Saved data entries
*** Block opens ***
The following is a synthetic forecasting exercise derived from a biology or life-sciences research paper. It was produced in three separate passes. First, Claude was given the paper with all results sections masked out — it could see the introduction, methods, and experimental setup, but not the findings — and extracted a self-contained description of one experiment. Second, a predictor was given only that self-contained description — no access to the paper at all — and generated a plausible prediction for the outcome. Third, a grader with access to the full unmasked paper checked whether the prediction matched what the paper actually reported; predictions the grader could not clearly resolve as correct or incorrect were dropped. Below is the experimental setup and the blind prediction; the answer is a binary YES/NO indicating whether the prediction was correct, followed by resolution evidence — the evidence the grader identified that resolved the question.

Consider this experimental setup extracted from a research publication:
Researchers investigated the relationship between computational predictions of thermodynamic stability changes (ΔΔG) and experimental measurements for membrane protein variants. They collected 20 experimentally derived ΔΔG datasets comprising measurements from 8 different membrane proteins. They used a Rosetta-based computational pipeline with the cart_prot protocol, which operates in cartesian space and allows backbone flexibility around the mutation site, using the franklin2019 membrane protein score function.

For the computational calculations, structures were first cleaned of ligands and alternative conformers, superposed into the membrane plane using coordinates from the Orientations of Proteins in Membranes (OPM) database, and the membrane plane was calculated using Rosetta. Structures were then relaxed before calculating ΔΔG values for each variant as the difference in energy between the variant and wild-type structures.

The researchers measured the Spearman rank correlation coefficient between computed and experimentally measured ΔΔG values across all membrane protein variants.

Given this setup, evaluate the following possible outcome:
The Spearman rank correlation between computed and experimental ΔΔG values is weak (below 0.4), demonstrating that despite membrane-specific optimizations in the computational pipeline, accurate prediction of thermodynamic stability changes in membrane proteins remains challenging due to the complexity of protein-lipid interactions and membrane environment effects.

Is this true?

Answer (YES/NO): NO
*** Block closes ***
* _Work task_:
What is wanted is every line from the first line of the entries through the line that contains "For the computational", given again exactly.

* _Answer space_:
The following is a synthetic forecasting exercise derived from a biology or life-sciences research paper. It was produced in three separate passes. First, Claude was given the paper with all results sections masked out — it could see the introduction, methods, and experimental setup, but not the findings — and extracted a self-contained description of one experiment. Second, a predictor was given only that self-contained description — no access to the paper at all — and generated a plausible prediction for the outcome. Third, a grader with access to the full unmasked paper checked whether the prediction matched what the paper actually reported; predictions the grader could not clearly resolve as correct or incorrect were dropped. Below is the experimental setup and the blind prediction; the answer is a binary YES/NO indicating whether the prediction was correct, followed by resolution evidence — the evidence the grader identified that resolved the question.

Consider this experimental setup extracted from a research publication:
Researchers investigated the relationship between computational predictions of thermodynamic stability changes (ΔΔG) and experimental measurements for membrane protein variants. They collected 20 experimentally derived ΔΔG datasets comprising measurements from 8 different membrane proteins. They used a Rosetta-based computational pipeline with the cart_prot protocol, which operates in cartesian space and allows backbone flexibility around the mutation site, using the franklin2019 membrane protein score function.

For the computational calculations, structures were first cleaned of ligands and alternative conformers, superposed into the membrane plane using coordinates from the Orientations of Proteins in Membranes (OPM) database, and the membrane plane was calculated using Rosetta. Structures were then relaxed before calculating ΔΔG values for each variant as the difference in energy between the variant and wild-type structures.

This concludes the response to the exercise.